Goal
Recast every line of the listing below as a JSON list of strings, one string per line, skipping blank lines. Leave the pictures out of your answer.

Data supplied
-*-*-
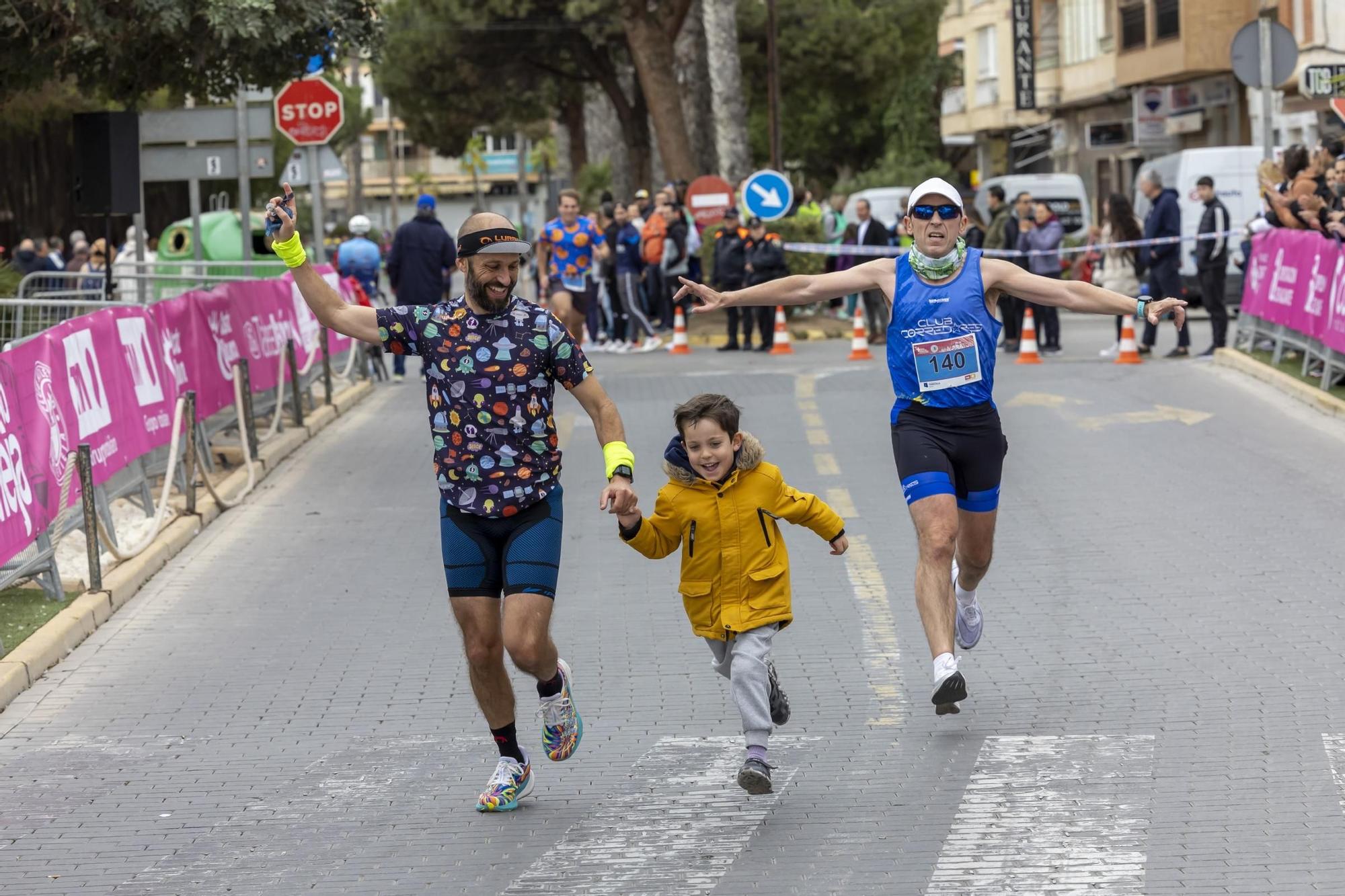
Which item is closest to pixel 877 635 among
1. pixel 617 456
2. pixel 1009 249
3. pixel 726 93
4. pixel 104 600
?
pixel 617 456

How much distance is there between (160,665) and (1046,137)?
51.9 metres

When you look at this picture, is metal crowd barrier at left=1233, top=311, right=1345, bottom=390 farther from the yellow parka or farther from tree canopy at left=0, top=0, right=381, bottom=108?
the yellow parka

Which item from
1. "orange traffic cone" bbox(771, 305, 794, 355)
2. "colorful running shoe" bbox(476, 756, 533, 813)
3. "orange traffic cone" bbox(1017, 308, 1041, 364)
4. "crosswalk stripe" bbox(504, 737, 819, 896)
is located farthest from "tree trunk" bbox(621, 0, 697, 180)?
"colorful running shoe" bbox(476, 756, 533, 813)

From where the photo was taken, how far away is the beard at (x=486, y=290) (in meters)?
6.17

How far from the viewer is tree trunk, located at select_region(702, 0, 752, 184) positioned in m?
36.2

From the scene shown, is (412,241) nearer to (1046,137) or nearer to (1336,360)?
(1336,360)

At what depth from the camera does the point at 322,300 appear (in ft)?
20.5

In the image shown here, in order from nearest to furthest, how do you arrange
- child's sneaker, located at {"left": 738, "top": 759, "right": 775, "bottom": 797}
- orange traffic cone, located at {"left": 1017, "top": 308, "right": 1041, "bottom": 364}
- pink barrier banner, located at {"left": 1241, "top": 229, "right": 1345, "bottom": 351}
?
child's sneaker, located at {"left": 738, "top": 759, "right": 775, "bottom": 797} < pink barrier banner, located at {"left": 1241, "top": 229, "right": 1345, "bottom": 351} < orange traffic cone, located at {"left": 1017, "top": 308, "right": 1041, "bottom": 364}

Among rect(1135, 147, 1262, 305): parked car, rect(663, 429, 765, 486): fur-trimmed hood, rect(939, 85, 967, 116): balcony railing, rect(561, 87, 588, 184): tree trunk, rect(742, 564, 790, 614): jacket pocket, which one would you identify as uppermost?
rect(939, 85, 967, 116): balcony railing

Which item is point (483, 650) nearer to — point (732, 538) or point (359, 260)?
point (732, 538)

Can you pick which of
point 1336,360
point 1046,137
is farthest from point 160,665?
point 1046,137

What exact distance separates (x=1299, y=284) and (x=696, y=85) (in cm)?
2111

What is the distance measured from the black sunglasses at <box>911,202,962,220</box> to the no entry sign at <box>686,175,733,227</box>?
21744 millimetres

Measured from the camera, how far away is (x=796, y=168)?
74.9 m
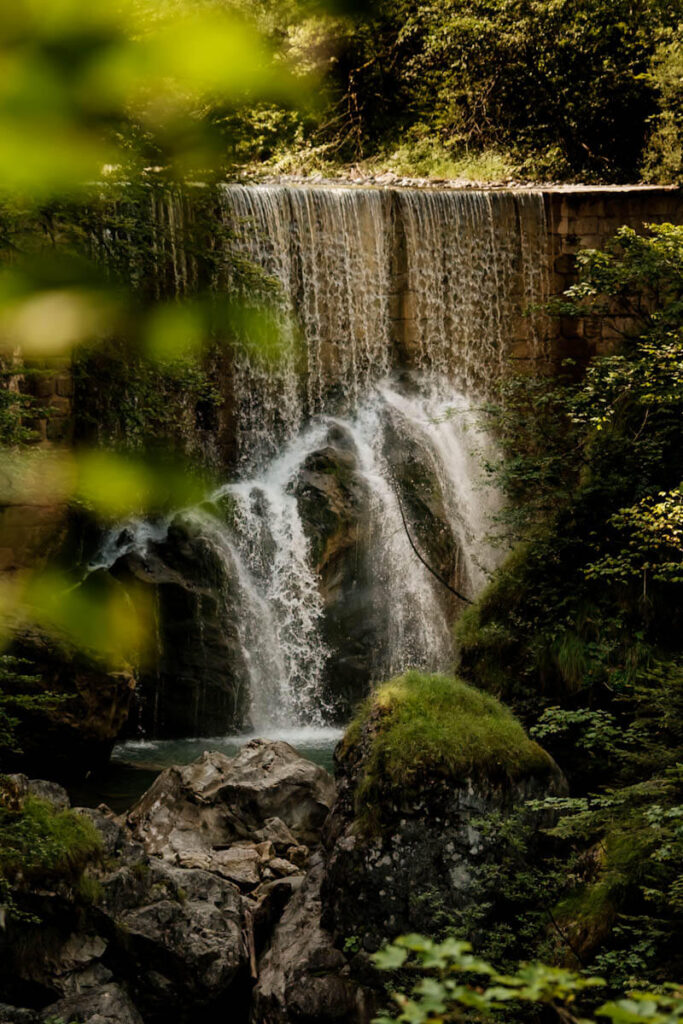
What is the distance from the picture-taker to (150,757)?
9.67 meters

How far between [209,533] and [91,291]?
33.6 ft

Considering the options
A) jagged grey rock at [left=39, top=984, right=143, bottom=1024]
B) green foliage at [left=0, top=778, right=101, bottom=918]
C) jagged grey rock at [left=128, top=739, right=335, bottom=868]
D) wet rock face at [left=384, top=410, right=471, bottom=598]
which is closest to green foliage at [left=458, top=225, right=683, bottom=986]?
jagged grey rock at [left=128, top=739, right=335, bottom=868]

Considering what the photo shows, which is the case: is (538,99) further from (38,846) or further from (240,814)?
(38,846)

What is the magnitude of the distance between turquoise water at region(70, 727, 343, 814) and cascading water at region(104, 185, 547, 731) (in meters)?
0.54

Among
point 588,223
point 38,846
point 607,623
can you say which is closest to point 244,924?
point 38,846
-*-*-
Solution to this task
[
  "Which item is closest to pixel 877 635 among",
  "1. pixel 617 456",
  "2. pixel 1009 249",
  "3. pixel 726 93",
  "4. pixel 104 600",
  "?",
  "pixel 617 456",
  "How much distance is there between (160,665) and (1046,137)?",
  "51.9 metres",
  "When you look at this picture, is metal crowd barrier at left=1233, top=311, right=1345, bottom=390 farther from the yellow parka or farther from tree canopy at left=0, top=0, right=381, bottom=108?",
  "the yellow parka",
  "Which item from",
  "1. \"orange traffic cone\" bbox(771, 305, 794, 355)",
  "2. \"colorful running shoe\" bbox(476, 756, 533, 813)",
  "3. \"orange traffic cone\" bbox(1017, 308, 1041, 364)",
  "4. \"crosswalk stripe\" bbox(504, 737, 819, 896)",
  "is located farthest from \"tree trunk\" bbox(621, 0, 697, 180)?",
  "\"colorful running shoe\" bbox(476, 756, 533, 813)",
  "From where the photo was taken, how far away is the beard at (x=486, y=290) (in meters)?",
  "6.17",
  "How far from the viewer is tree trunk, located at select_region(702, 0, 752, 184) positioned in m?",
  "36.2",
  "From the scene shown, is (412,241) nearer to (1046,137) or nearer to (1336,360)?",
  "(1336,360)",
  "At what depth from the camera does the point at 322,300 appear (in ft)?",
  "20.5",
  "In the image shown here, in order from nearest to furthest, how do you arrange",
  "- child's sneaker, located at {\"left\": 738, \"top\": 759, \"right\": 775, \"bottom\": 797}",
  "- orange traffic cone, located at {\"left\": 1017, \"top\": 308, \"right\": 1041, \"bottom\": 364}",
  "- pink barrier banner, located at {\"left\": 1241, \"top\": 229, \"right\": 1345, \"bottom\": 351}",
  "?",
  "child's sneaker, located at {\"left\": 738, \"top\": 759, \"right\": 775, \"bottom\": 797} < pink barrier banner, located at {\"left\": 1241, \"top\": 229, \"right\": 1345, \"bottom\": 351} < orange traffic cone, located at {\"left\": 1017, \"top\": 308, \"right\": 1041, \"bottom\": 364}",
  "Among rect(1135, 147, 1262, 305): parked car, rect(663, 429, 765, 486): fur-trimmed hood, rect(939, 85, 967, 116): balcony railing, rect(561, 87, 588, 184): tree trunk, rect(742, 564, 790, 614): jacket pocket, which one would you identify as uppermost?",
  "rect(939, 85, 967, 116): balcony railing",
  "Which item is point (483, 650) nearer to — point (732, 538) or point (359, 260)?",
  "point (732, 538)",
  "Can you pick which of",
  "point 1336,360",
  "point 1046,137",
  "is farthest from point 160,665?",
  "point 1046,137",
  "What exact distance separates (x=1299, y=284) and (x=696, y=85) (in cm)?",
  "2111",
  "What is the distance measured from the black sunglasses at <box>911,202,962,220</box> to the no entry sign at <box>686,175,733,227</box>?",
  "21744 millimetres",
  "Measured from the camera, how far away is (x=796, y=168)?",
  "74.9 m",
  "What is the distance from the picture-taker to (150,757)?",
  "9.67 meters",
  "How far between [209,533] and [91,291]?",
  "33.6 ft",
  "Considering the options",
  "A) jagged grey rock at [left=39, top=984, right=143, bottom=1024]",
  "B) green foliage at [left=0, top=778, right=101, bottom=918]",
  "C) jagged grey rock at [left=128, top=739, right=335, bottom=868]",
  "D) wet rock face at [left=384, top=410, right=471, bottom=598]",
  "which is closest to green foliage at [left=458, top=225, right=683, bottom=986]?",
  "jagged grey rock at [left=128, top=739, right=335, bottom=868]",
  "Considering what the photo shows, which is the case: is (538,99) further from (38,846) or further from (240,814)?",
  "(38,846)",
  "What is the magnitude of the distance between turquoise water at region(70, 727, 343, 814) and cascading water at region(104, 185, 547, 731) (in meters)?",
  "0.54",
  "Among",
  "point 588,223",
  "point 38,846",
  "point 607,623",
  "can you say which is closest to point 244,924?",
  "point 38,846"
]